Thursday 27 March 2014

Museo a Cielo Abierto de Valparaiso (Open Air Museum)

Wednesday March 26 was another gloomy, cloudy day.  We bundled up and headed into town (the temperature goes from 11C to 17C during the day). Our destination was a hill we hadn't explored before- Cerro Bellavista.  We walked to Plaza Victoria and then headed up a winding road into the hill.  We first passed a closed up restaurant /boutique called Besame Mucho, after the popular song.

Besame Mucho    

We also walked by a great sign for a bar and restaurant that dated back to 1893.            
Since 1893!

Close to Plaza Victoria was one of the nicest looking bakeries we have seen on the trip.  Alano stopped for a muffin.  For translation purposes, 600 chilean dollars is $1.20 CAN and $1270 chilean pesos is $2.54 CAN, so you can see how reasonably priced pastries are.  Vegetables and meats are also very inexpensive.  The only thing that we pay close to Canadian prices are our coffees (about $2.20 for an espresso and $2.60 for a small cortado (macchiato))

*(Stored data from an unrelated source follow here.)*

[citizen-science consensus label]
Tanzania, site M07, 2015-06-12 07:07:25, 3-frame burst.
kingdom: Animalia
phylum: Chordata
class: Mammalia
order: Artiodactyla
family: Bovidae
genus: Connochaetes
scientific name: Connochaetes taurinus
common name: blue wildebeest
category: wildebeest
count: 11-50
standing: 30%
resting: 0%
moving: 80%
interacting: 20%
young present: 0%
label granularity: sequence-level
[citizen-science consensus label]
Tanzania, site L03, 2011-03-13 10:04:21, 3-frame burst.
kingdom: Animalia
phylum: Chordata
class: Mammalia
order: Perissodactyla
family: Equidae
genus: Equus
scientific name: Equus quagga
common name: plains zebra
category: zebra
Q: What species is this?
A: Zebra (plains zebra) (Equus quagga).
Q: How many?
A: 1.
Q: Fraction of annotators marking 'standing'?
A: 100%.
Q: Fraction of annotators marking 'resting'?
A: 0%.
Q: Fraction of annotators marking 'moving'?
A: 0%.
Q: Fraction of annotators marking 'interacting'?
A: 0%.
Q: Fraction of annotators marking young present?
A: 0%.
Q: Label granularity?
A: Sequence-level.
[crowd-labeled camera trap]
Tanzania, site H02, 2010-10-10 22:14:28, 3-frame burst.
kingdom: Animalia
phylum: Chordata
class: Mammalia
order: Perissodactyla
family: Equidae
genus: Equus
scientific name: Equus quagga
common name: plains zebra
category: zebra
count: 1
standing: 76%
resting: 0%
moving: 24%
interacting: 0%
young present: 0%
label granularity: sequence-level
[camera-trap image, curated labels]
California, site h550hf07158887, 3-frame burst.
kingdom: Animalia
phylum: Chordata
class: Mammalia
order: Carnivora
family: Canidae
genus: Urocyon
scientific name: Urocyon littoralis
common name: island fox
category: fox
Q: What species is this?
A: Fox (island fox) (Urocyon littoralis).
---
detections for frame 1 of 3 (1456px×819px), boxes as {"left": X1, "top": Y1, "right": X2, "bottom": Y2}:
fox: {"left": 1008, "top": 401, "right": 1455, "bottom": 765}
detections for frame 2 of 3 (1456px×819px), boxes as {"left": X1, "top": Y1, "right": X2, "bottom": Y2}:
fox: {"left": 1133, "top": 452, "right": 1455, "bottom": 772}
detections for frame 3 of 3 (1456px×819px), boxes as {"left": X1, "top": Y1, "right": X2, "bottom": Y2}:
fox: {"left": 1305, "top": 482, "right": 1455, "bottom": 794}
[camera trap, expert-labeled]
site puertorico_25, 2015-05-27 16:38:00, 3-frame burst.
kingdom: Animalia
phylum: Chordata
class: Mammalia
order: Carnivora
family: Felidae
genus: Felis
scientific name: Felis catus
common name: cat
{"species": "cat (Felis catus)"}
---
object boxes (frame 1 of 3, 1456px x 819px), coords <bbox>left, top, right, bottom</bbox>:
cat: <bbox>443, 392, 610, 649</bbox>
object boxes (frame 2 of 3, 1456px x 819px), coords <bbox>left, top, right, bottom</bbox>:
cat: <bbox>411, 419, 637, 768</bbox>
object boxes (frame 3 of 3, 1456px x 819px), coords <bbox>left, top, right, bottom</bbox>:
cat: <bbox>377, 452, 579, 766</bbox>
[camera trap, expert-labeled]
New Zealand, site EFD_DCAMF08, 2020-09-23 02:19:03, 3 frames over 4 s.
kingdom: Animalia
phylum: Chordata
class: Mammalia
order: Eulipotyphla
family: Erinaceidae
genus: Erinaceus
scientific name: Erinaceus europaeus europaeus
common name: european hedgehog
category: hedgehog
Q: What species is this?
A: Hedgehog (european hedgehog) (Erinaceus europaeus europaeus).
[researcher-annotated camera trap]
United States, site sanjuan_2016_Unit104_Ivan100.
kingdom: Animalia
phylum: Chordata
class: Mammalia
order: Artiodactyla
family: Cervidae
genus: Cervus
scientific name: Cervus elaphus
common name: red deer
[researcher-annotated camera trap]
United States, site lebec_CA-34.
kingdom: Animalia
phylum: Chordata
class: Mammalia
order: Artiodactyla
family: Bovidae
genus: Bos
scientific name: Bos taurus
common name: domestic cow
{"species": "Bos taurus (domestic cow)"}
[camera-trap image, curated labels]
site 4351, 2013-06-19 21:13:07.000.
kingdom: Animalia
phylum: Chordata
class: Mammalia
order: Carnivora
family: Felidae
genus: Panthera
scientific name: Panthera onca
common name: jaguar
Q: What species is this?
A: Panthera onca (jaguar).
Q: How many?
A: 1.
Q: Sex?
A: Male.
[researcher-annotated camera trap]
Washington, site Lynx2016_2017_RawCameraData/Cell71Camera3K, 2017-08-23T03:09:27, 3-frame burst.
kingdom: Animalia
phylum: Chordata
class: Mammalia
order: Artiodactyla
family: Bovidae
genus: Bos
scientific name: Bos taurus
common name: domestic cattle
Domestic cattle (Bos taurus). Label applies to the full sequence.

Window of goodies-- apple kuchen, and cream puffs

Plaza Victoria
We headed up the hill passing a large mural of red-riding hood, located beside a restaurant with the word wolf in its name.
Red Riding hood

Another beauty
The Museo a Cielo Abierto de Valparaiso is an open air display of murals which started in1969 when students of the Art Institute of the Universidad Catolica began to paint their works on the walls of the nearby houses.  Then, in 1990, the idea turned into a project with famous artists participating in creating the murals.  The Bellavista neighbourhood is just below Pablo Neruda's house.  Apparently, artists remember Neruda walking in the neighbourhood and talking to the muralists before his death in 1973.


Signage with artists and mural locations
Almost every turn one made let to another mural among the houses.
Very intricate mural
Mural on Passage Santa Lucia.

Lots of boats


We then saw this little boy in a window alcove beside a picture of a cat.  Couldn't resist the photo.

Real boy and  fantasy cat
Here's the real cat on the hot tin roof.


There also were some interesting mosaic stools outside one bright blue home.


Most of the housing in this neighbourhood is old, weather-beaten and crumbling.  But art is everywhere and the views of the port are magnificent.

The 'hood
Guess you have to say it's awesome!


This next mural was beautifully coloured and drawn with a view of the port.

Some pictures were more current, with tattoos and weird creatures.

We looked into a schoolyard where the students were lined up.  All the high school and younger students we saw in the streets were wearing uniforms.

Schoolyard looking in from hill
Crumbling facade
On Ferrari Street which leads up to Pablo Neruda's house, we passed a few blocks where the houses had tiles on the outsides with verses of the poet Federico Garcia Lorca.  From my sketchy Spanish, it looks like they were placed on the wall as part of a World Tango celebration in Valpo in 2007.

Explanation of plaques
One of many tiles with verse from Lorca
We then arrived at the Plaza de los Poetas, which had three sculptures of Chile's most famous poets- Pablo Neruda, Gabriela Mistral and Vicento Huidobro.

Gabriela Mistral
Alano with Pablo Neruda
Vicento Huidobro
Growl....

We stopped for a sandwich at Sello Verde and sat in the terrace area with a great view of the port.

We descended Ferrari Street until we got back to the flat part of town.  We then checked out a cafe we had heard had good coffee.  It was called Puro Cafe and it had great coffee, as well as having fabulous murals and a real old fashioned coffee house feel. There were many locals there having coffee and cake.

                                                                 The crowd at Puro Cafe
Another fabulous mural
Alano awaits his coffee

We started our trek back to the B&B, passing an archway dedicated in 1910.

Our final photo caught an artist retouching his work--- the famous clock and trolley picture we have passed a number of times.

Artist at work

We headed up our hill to a late dinner at the B&B.  We are now the only guests besides the students who are staying here.  Definitely getting into fall weather here- we are missing the sun that we had the first two weeks of our trip.  However, Valpo is a very unique and edgy place.